The Americans are believed to have given Pakistan a taped conversation Lakhvi allegedly had with gunmen involved in attacks on Mumbai on November 26, Pakistan's Dawn newspaper quoted US and diplomatic sources as saying.

Both Shah and Lakhvi were among the LeT and Jamaat-ud-Dawah(JuD) activists captured during a crackdown by Pakistani security forces near Muzaffarabad, the capital of Pakistanoccupied Kashmir, on December 7 following mounting international pressure.

Pakistani security officials were quoted by Wall Street Journal as saying that Shah has admitted a role in the Mumbai attack during interrogation.

Shah has also implicated other LeT members, and had broadly confirmed the confession made by the sole captured militant Ajmal Kasab to Indian investigators -- that the 10 assailants trained in Pakistan-occupied Kashmir and then went by boat from Karachi to Mumbai, the Journal report said.

British daily The Times also reported that Shah, a communications chief of LeT, allegedly admitted his complicity in carrying out the attacks. The paper said that Shah told his investigators that he was in contact with the gunmen involved in the attacks.

A second person familiar with the investigation was quoted by the Journal as saying that Shah told Pakistani interrogators that he was one of the key planners of the operation, and that he spoke with the attackers during the carnage to give them advice and keep them focussed.

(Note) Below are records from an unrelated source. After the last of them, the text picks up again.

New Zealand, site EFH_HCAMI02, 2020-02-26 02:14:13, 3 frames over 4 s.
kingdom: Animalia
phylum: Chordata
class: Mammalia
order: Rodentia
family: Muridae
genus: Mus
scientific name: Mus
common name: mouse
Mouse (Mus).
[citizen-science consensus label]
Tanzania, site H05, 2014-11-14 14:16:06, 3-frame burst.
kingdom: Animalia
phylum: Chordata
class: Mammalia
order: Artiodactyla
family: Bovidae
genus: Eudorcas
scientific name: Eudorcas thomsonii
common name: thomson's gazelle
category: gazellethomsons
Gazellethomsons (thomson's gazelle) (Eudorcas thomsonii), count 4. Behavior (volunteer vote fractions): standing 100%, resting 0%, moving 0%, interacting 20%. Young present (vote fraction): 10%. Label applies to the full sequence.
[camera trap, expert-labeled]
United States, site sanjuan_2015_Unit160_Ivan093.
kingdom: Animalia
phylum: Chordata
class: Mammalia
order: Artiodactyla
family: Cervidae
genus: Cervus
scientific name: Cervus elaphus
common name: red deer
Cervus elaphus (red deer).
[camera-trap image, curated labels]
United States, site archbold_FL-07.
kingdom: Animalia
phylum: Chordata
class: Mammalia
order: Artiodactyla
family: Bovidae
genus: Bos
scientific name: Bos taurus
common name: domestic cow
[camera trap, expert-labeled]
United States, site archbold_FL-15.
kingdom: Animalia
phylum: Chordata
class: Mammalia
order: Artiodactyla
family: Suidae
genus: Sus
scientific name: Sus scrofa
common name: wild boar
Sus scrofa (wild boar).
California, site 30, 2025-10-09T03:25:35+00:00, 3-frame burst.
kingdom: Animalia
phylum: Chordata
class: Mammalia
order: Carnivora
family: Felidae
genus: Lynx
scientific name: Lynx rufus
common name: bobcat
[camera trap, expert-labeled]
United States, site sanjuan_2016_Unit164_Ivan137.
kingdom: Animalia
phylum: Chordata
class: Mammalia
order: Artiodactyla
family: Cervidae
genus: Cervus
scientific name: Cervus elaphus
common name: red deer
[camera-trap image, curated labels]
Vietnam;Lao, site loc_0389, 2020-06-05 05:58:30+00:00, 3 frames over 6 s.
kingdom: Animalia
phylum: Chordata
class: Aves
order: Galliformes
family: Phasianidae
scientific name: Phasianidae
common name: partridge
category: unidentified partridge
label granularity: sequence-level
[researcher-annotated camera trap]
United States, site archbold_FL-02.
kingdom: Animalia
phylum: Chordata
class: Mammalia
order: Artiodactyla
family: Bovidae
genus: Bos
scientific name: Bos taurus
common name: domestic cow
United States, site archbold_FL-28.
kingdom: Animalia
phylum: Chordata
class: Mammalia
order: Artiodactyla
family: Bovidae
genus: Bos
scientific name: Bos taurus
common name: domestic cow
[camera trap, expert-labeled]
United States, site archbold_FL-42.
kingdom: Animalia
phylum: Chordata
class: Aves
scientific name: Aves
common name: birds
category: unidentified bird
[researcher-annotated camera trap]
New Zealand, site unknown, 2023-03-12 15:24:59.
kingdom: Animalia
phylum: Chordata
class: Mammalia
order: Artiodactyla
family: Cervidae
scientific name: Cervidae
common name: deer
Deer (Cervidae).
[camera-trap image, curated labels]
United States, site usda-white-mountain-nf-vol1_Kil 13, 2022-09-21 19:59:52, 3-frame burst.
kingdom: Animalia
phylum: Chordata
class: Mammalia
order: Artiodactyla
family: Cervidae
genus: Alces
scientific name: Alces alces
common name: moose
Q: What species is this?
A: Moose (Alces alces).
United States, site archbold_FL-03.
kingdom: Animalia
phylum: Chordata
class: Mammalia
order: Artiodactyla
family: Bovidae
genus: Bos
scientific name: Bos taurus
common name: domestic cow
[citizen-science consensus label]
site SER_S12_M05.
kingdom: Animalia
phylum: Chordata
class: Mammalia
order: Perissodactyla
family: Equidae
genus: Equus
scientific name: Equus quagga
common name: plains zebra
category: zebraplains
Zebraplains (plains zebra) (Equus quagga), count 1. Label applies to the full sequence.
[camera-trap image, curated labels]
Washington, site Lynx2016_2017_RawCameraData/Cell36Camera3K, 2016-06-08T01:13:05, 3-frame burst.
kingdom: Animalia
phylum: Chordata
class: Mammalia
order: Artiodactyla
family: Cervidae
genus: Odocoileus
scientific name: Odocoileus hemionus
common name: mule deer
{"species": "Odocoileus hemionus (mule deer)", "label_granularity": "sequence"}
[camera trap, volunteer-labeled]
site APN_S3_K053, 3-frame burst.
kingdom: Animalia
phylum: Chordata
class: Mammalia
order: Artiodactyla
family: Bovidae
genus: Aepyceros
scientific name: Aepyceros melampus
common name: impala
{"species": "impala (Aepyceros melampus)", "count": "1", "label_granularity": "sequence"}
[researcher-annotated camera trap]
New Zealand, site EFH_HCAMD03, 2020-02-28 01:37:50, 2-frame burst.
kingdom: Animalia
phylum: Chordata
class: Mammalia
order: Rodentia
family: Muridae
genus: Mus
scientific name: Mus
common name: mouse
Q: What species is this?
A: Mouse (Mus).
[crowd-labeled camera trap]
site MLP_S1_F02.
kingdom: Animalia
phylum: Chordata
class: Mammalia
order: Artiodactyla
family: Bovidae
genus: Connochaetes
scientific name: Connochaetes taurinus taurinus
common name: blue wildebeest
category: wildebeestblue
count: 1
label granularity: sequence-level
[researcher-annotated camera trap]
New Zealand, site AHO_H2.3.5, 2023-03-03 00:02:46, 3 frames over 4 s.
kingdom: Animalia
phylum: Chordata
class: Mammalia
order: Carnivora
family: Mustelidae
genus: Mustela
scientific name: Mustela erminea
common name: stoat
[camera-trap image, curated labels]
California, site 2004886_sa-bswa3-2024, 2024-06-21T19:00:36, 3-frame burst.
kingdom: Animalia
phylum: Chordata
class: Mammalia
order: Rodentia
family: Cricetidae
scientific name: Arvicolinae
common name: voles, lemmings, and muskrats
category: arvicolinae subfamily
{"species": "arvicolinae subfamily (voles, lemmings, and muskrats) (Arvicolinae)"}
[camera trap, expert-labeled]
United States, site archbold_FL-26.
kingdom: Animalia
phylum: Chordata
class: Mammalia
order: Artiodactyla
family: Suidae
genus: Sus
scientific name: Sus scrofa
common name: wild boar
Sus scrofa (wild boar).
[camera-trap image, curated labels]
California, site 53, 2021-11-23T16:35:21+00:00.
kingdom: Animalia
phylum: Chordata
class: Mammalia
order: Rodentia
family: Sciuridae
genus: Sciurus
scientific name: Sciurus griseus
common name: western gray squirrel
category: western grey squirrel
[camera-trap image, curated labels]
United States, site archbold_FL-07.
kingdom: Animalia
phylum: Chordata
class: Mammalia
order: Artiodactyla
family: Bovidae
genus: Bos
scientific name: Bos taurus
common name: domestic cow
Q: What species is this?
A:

The Journal said Pakistan's own investigation of terror attacks in Mumbai have begun to show substantive links between the LeT and 10 gunmen who took part in the Mumbai mission.

The paper quoted a person familiar with investigation as saying that Shah also admitted that the attackers spent at least a few weeks in Karachi, training in urban combat to hone skills they would use in their assault.

The disclosure, it said, could add new international pressure on Pakistan to accept that the attacks, which left 183 dead in India, originated within its borders and to prosecute or extradite the suspects.

"He is singing," the security official said of Shah.

The admission, the official told the paper, is backed up by US intercepts of a phone call between Shah and one of the attackers at the Taj Mahal Palace and Tower, the site of a 60-hour confrontation with Indian security forces.

American audio experts had checked the tape and concluded it was genuine and that the speaker was Lakhvi, the Dawn said quoting US and diplomatic sources as saying.

Though Indian officials had been saying for some time that Lakhvi should be handed over to India, US officials had not taken a clear stand on this issue until this week. Lakhvi's conversation with the gunmen appeared to have changed their minds, the report said.

Diplomatic sources in Washington told the newspaper that the Americans were now "urging Pakistan to hand over Lakhvi to New Delhi".